Problem requirements
Rewrite the rows from the line containing "At what depth" through the last row, changing "camera" to "viewer" and leaving everything else unchanged.

Extracted entries
────

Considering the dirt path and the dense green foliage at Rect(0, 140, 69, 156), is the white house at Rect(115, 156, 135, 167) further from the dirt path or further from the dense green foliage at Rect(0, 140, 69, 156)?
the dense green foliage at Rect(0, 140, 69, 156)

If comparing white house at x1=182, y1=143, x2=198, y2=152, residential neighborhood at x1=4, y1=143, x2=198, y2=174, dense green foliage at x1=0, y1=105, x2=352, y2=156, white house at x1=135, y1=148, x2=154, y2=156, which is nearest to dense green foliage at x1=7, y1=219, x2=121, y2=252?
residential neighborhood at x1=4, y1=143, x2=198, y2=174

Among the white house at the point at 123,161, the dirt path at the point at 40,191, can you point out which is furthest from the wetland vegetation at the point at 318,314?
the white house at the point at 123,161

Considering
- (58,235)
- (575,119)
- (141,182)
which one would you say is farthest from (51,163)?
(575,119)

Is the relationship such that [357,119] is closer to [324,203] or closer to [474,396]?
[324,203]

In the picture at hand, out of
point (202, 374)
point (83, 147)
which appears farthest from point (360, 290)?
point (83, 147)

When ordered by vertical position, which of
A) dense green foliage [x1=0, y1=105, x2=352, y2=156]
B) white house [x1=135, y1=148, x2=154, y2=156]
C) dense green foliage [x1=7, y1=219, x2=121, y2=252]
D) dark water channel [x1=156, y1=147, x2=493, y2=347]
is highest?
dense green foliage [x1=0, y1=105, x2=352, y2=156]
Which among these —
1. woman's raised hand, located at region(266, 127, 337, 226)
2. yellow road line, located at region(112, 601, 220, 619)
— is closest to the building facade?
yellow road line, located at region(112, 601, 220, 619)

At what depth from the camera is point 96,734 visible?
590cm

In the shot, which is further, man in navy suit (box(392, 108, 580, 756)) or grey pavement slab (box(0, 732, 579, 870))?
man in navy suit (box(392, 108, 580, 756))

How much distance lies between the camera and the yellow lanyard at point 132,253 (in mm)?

────

Correct answer
At what depth from the viewer is point 96,734 visible?
590cm

In the shot, which is further, man in navy suit (box(392, 108, 580, 756)) or grey pavement slab (box(0, 732, 579, 870))?
man in navy suit (box(392, 108, 580, 756))

How much distance lies between the viewer and the yellow lanyard at point 132,253 (in mm)?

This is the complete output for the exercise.